It’s a tour de force of a song, and the slightly weathered performance only helps us believe that Townes really has been down in that hole. Whether he ever got out is another matter entirely.

The four songs that follow the live show are studio cuts of Townes and his guitar, made just weeks before the long decades of self-mortification finally caught up with him. They are not for the faint of heart. Townes, just in his fifties, is clearly dying, and it’s a painful and disturbing thing to hear. He starts with two original blues, his fingers trembling on the fretboard, his voice a pained gasp. It’s the sound of a musician whose body is giving out on him, whose ability to do what he loves has escaped him. The most harrowing moment comes when he gets to “Nothin'”, already perhaps his bleakest song.
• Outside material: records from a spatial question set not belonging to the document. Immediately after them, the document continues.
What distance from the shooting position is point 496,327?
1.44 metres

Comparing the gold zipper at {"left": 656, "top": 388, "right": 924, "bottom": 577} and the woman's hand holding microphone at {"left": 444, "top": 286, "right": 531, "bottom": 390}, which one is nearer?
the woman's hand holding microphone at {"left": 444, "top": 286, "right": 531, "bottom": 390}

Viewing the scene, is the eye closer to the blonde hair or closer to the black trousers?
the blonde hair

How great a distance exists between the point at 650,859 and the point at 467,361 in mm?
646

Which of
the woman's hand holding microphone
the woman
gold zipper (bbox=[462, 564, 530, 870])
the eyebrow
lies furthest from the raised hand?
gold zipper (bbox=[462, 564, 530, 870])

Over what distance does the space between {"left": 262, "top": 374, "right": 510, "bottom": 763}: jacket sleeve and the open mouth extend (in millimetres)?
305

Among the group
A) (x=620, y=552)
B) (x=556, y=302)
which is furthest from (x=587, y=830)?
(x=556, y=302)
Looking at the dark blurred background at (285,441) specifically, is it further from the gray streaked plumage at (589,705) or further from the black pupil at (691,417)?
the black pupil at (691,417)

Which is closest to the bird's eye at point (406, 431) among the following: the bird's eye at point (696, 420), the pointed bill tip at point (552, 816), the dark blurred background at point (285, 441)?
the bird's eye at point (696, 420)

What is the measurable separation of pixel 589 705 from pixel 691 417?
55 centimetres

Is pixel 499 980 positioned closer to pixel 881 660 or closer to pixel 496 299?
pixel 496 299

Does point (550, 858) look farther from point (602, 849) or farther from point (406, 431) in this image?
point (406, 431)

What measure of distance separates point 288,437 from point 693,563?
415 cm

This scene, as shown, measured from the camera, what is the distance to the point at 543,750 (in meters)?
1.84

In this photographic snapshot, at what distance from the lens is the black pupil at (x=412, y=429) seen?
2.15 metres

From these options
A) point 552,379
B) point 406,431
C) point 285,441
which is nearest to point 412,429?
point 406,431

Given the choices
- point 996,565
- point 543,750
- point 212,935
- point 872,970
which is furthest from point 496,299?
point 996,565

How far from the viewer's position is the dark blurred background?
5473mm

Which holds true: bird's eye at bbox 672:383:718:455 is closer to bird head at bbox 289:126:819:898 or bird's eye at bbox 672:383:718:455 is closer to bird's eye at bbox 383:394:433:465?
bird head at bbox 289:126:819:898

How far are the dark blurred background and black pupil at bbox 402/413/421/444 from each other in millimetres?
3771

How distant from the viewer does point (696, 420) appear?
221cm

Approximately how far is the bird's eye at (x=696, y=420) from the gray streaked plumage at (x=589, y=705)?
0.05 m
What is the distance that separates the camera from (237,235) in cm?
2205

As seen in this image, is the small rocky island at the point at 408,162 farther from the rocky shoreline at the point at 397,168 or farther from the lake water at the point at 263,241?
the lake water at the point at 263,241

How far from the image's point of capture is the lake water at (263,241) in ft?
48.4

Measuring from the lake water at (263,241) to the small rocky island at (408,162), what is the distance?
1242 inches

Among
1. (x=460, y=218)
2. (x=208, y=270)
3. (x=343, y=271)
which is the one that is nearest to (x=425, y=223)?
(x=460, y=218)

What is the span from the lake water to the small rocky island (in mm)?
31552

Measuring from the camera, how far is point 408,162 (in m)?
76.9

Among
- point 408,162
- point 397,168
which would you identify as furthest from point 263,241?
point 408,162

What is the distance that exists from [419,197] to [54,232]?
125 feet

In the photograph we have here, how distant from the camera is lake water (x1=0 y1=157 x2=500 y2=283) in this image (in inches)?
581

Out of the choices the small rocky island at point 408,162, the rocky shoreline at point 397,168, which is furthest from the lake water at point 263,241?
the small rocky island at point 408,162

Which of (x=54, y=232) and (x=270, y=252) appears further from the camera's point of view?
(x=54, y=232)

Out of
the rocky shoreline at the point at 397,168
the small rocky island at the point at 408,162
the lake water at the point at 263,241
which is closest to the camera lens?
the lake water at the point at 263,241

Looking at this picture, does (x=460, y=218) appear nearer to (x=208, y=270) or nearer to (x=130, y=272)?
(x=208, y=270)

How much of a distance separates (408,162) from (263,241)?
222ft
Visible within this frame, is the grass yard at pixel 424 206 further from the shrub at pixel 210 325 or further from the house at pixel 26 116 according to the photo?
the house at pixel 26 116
Little bursts of the once beautiful finger-picked melody occur here and there, but he can’t sustain it: the tune is shattered, in pieces. In a way, it’s the one song that works, but not necessarily in a good way: the experience of hearing Townes attempt such a devastating song in a state of such profound devastation is frightening, to say the least. By the end, he sounds near collapse. He quits playing guitar, and silence descends in the studio. You think for a moment that the song’s over, but the silence is loaded with his presence. What the hell is he doing? Why the dead air? His voice returns from nowhere, unaccompanied, to spit out these words in a voice too weary for the world:

Being born is going blind
And bowing down a thousand times.

What are we to make of the release of these songs, showcasing a beloved artist in such a state? Some, surely, will see it as something like “outsider art”, art on the extremes or margins of the human condition. Some will classify it with post-acid Syd Barrett or post-asylum Skip Spence, and take the condition of the singer, wracked with the shakes, as proof of the “authenticity” of the songs.

Well, he was always authentic. But what I hear is one of the greatest singer-songwriters of all time in ruin, and I don’t know that it needed to be heard. Those who haven’t heard him before will come away from these songs with a grievously inaccurate impression, and those of us who have been touched by the power and beauty of his music will be distressed by what can only be described as the fetishization of his pain.

Hardcore Townes fans will want this, and should get it, and most of the album is pretty damn good. But unless you’re a glutton for other people’s pain, be prepared for those four songs.